During one of the hardest and most confusing periods of my life, I'd get up early most mornings and drive a few minutes down the road to this studio, what I had come to think of as my studio, and ease into my day with deep breathing, intense stretching, and heavy sweating. In August 2007, I completed 30 classes in 30 days, and had never felt better about myself.
In May 2008, I moved to upstate New York. The middle of nowhere, it seemed to me at the time. Although the space and quiet were likely good for my head, I desperately missed having a convenient studio. I practiced the Bikram series on my own, intermittently. I did a Rodney Yee video or two, but was unfulfilled. I went to one class at one of the closest studios, Satya Yoga, in Rhinebeck, and could justify neither the half-hour drive there nor the expense for class (I had been on a work-study trade program back in Utah).

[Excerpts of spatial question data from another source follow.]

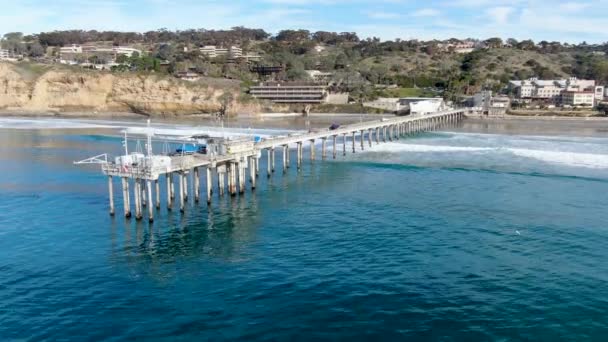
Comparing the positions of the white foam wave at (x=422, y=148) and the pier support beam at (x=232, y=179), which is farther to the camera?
the white foam wave at (x=422, y=148)

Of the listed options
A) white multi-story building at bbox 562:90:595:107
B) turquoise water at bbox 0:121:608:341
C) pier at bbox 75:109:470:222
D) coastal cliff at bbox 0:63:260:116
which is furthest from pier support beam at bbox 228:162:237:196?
white multi-story building at bbox 562:90:595:107

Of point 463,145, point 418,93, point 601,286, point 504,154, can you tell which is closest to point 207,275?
point 601,286

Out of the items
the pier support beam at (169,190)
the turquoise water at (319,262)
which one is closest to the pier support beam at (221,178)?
the turquoise water at (319,262)

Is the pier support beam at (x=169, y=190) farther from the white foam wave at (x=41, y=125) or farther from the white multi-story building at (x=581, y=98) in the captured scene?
the white multi-story building at (x=581, y=98)

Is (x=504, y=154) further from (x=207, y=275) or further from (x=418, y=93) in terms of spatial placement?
(x=418, y=93)

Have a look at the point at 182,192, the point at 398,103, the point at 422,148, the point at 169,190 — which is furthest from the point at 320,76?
the point at 182,192

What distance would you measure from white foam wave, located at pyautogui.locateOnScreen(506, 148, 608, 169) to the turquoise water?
888 centimetres

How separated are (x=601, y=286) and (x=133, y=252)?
913 inches

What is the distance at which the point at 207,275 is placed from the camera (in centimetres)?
2567

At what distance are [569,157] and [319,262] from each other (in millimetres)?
45931

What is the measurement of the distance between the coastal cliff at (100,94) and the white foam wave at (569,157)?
84.5 metres

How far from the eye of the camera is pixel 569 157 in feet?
203

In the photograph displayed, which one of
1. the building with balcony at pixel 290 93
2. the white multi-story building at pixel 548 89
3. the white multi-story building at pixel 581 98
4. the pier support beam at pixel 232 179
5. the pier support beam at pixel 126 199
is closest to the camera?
the pier support beam at pixel 126 199

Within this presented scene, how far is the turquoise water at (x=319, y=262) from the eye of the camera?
68.9 ft
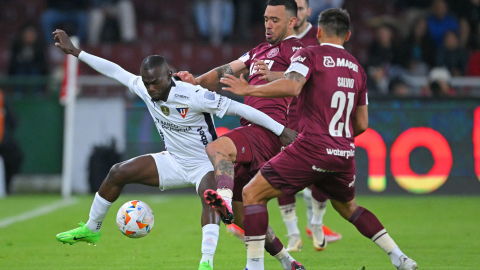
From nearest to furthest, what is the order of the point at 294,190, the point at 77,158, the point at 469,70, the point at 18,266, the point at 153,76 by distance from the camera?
1. the point at 294,190
2. the point at 153,76
3. the point at 18,266
4. the point at 77,158
5. the point at 469,70

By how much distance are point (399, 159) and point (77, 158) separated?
6.10 m

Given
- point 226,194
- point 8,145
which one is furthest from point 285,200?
point 8,145

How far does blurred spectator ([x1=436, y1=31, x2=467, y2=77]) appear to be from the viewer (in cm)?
1394

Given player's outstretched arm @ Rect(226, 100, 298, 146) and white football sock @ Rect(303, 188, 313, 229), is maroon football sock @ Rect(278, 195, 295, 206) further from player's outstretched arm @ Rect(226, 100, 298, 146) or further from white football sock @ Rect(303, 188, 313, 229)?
player's outstretched arm @ Rect(226, 100, 298, 146)

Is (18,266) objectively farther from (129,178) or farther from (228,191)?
(228,191)

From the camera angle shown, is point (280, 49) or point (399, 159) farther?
point (399, 159)

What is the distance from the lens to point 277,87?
4.89 m

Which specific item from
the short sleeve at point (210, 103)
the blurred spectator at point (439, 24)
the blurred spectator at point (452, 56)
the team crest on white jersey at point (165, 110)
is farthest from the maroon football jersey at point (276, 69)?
the blurred spectator at point (439, 24)

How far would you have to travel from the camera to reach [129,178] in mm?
5773

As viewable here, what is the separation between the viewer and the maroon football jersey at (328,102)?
16.5ft

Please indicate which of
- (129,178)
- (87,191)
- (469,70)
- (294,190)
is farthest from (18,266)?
(469,70)

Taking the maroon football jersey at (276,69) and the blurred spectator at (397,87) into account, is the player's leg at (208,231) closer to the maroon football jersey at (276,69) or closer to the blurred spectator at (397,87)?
the maroon football jersey at (276,69)

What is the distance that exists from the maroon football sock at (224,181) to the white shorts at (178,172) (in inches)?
20.8

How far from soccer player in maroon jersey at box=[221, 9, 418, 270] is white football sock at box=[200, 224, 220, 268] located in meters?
0.35
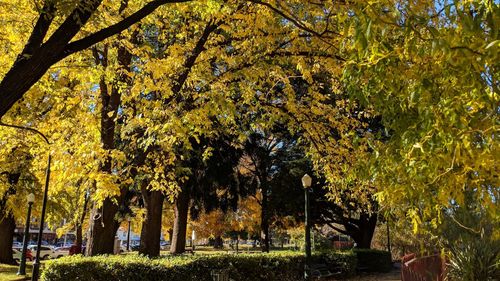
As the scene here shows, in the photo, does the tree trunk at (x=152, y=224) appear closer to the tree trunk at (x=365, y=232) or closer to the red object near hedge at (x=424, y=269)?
the red object near hedge at (x=424, y=269)

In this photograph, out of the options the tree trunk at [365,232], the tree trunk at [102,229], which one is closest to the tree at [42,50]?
the tree trunk at [102,229]

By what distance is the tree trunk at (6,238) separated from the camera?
26516mm

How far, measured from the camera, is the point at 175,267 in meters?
13.3

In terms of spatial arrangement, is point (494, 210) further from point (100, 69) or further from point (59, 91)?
point (59, 91)

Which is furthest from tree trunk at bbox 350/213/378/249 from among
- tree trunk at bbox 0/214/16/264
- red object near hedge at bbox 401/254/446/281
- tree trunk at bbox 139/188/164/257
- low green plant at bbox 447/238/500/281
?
tree trunk at bbox 0/214/16/264

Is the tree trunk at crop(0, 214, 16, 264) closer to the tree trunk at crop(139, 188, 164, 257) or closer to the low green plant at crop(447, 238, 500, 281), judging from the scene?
the tree trunk at crop(139, 188, 164, 257)

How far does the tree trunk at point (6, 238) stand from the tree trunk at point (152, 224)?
1136 cm

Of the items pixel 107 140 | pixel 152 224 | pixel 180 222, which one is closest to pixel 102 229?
pixel 107 140

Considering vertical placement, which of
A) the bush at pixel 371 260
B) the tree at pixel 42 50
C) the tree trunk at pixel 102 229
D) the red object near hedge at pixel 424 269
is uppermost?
the tree at pixel 42 50

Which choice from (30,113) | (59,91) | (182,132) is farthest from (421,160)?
(30,113)

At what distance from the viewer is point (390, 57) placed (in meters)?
3.10

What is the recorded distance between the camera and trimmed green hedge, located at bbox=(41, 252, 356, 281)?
11656 millimetres

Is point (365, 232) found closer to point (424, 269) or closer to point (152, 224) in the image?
point (152, 224)

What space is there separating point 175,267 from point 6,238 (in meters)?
18.3
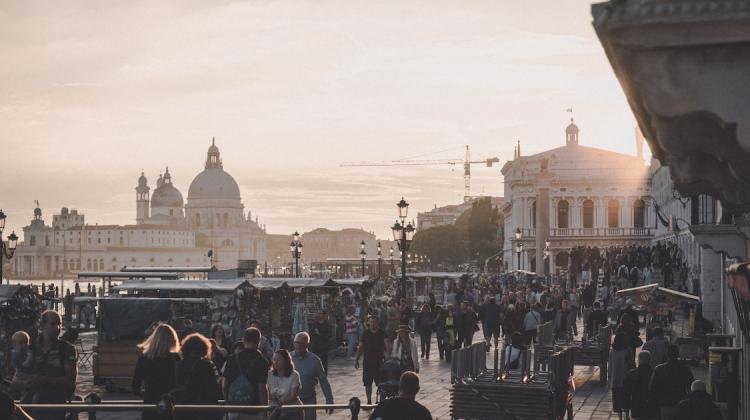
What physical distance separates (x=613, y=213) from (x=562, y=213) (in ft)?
12.9

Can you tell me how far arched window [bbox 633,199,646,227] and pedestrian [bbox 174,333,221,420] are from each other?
252 feet

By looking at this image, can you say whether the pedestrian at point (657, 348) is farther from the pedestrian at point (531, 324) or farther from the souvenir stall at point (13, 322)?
the souvenir stall at point (13, 322)

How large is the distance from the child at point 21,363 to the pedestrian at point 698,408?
5.74m

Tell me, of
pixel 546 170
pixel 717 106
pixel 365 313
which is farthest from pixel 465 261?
pixel 717 106

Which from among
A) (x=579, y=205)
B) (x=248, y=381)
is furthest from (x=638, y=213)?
(x=248, y=381)

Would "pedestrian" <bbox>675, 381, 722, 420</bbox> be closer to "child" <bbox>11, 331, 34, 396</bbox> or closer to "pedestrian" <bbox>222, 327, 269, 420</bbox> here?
"pedestrian" <bbox>222, 327, 269, 420</bbox>

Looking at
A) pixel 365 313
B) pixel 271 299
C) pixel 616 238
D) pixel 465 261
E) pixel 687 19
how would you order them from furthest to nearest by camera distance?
pixel 465 261
pixel 616 238
pixel 365 313
pixel 271 299
pixel 687 19

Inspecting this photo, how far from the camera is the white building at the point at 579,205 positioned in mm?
81750

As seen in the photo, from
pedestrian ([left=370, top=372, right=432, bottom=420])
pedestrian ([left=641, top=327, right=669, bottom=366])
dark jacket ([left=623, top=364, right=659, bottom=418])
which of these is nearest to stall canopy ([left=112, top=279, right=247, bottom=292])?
pedestrian ([left=641, top=327, right=669, bottom=366])

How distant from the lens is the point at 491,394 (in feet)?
37.6

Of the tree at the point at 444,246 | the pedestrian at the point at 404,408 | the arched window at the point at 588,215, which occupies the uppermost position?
the arched window at the point at 588,215

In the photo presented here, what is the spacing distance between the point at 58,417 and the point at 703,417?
5.31m

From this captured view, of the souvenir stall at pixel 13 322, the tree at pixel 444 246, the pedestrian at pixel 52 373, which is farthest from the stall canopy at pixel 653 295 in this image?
the tree at pixel 444 246

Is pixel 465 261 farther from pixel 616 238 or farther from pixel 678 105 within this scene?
pixel 678 105
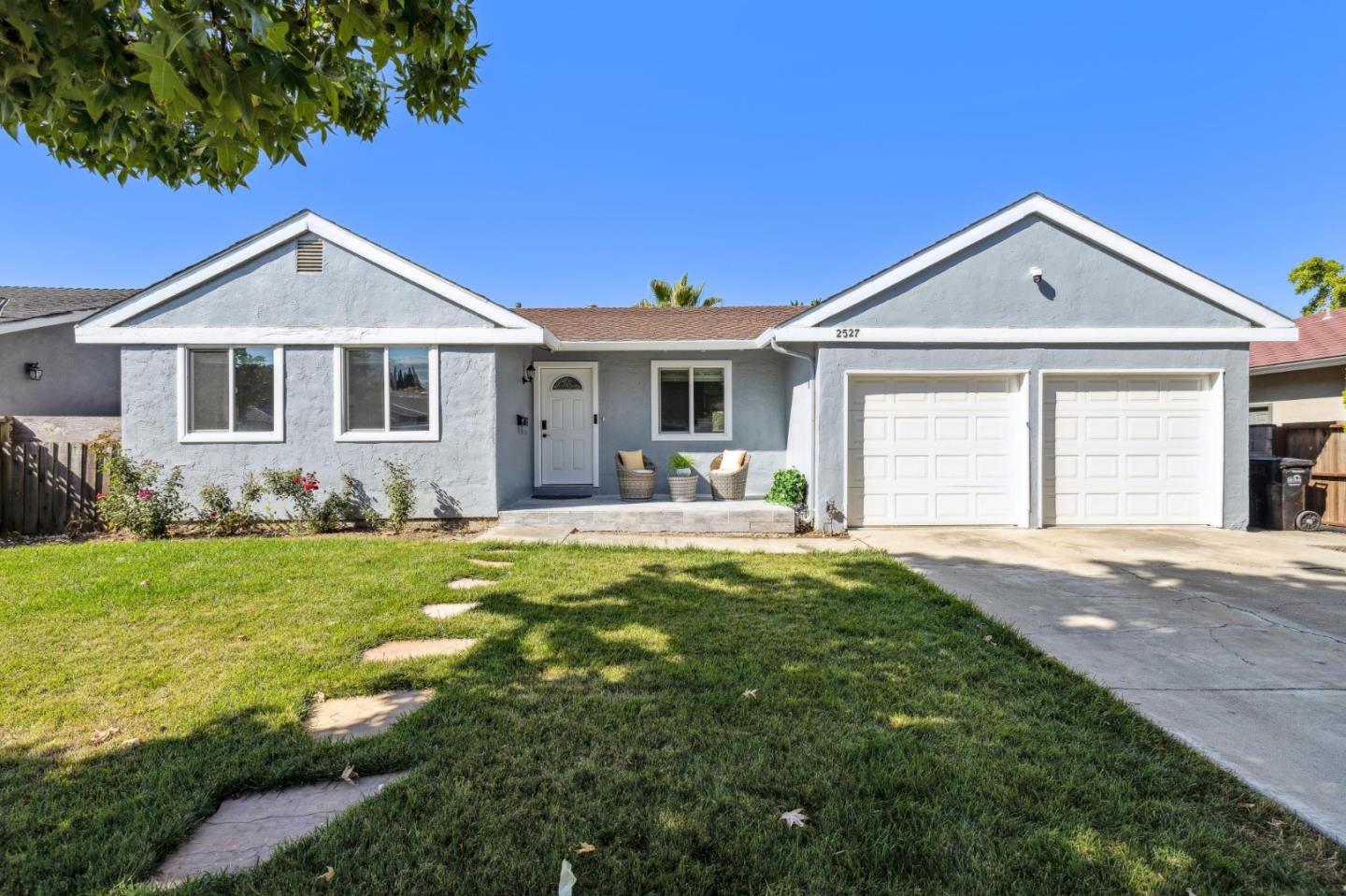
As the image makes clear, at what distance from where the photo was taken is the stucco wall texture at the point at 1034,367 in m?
9.22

In November of that year, I had moved into a new apartment with a fabulous guy and my crazy dog. I planned for days to go to a Bikram class on Thanksgiving at the nearest studio—45 minutes away. Despite some food poisoning the night before, I showed up with a happy, smiling face at 9 a.m. Despite not being in a hot room for more than six months, it was one of the best classes of my life. I dedicated that class to my teachers in Utah: Jackie, Alex, Julie, McKell, Sarah, Andrea, Rebecca, Lisa, Terese, both Brandys, Julia, Jamie, and my superduper good friend, Judy. Without that studio offering me a safe place to work through "the issues in my tissues," I'd never have made it to New York.
I went back to the Yorktown studio for one class, and the teacher had just returned from being certified at training in Acapulco. There, she met Marc, a man I had practiced with and become friends with in Utah. It was so cool to have this connection to a place that had so unexpectedly become "home." Again, though, I couldn't handle the long drive and big fee for classes.
I went a couple of times here, the nearest "hot yoga" studio, and it was okay, but I just wanted to find a really good, hot, Bikram class, for a good price, with cool people. Picky, picky me.
I read about Yoga Today in some healthy-women's magazine, or maybe I feel down the rabbit hole that is the internet and clicked through 17 sites to get to it. At the time, the site offered a rotating library of 10 to 15 free, hourlong yoga classes from Jackson Hole, Wyoming. The classes really resonated with me because they're taught by real people, with real students, and they goof a little bit and make corrections, and there's audio problems sometimes, and they take it all in stride. The hyperproduced Gaiam videos, although in beautiful settings with ostensibly calming music, never really worked for me. These free classes, with entertaining people, were so engaging that I got back into a semiregular practice through the Springs and Summer of ’09.
Then I got a job (my dream job, really) that keeps me out of the house from 7 a.m. to 7 p.m. I'm still trying to negotiate a routine.